有識者の声
特集│「働き方」改革
人が活きる、企業が活きる~“人”を起点とした経営のヒント~
株式会社ミライフの代表取締役として働き方改革事業、戦略人事コンサルティング事業などを展開する佐藤雄佑さんにお話を聞きます。
リクルートホールディングス体制構築時(2012年)には人事GMとして、リクルートの分社・統合のプロジェクトを推進するなど、人事の現場に携わってきた佐藤さんは、著書『いい人材が集まる、性格のいい会社』で「変化の時代だからこそ人が大事」と言います。
人を活かすことで企業が活きる。そのための「働き方」改革だとすれば、今、「人事」をどう捉えればよいのでしょうか?

■ 処理する記録 ■

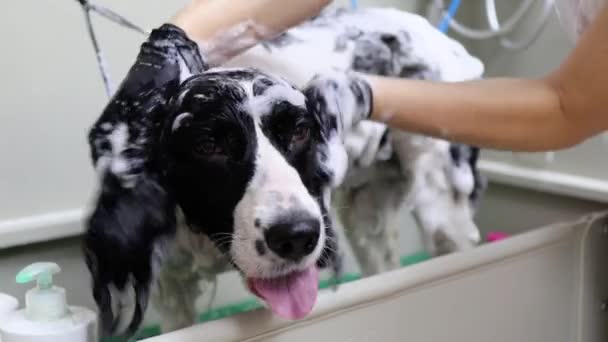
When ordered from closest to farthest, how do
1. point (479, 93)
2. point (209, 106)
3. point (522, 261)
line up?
point (209, 106) → point (479, 93) → point (522, 261)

■ 練習問題 ■
**1)** 課題文について、次の問いに答えなさい。
(a) 佐藤雄佑さんが代表取締役を務める会社の名前は何か。
(b) リクルートホールディングス体制構築時は何年か。
(c) 佐藤さんの著書の題名は何か。
**2)** 記録の各行を空行を除いて番号付きリストとして書き出しなさい。画像は含めないこと。
課題文と記録は、それぞれ別の出典から取られています。

■ 解答 ■
**1)**
(a) 株式会社ミライフ
(b) 2012年
(c) 『いい人材が集まる、性格のいい会社』

**2)**
1. When ordered from closest to farthest, how do
2. 1. point (479, 93)
3. 2. point (209, 106)
4. 3. point (522, 261)
5. line up?
6. point (209, 106) → point (479, 93) → point (522, 261)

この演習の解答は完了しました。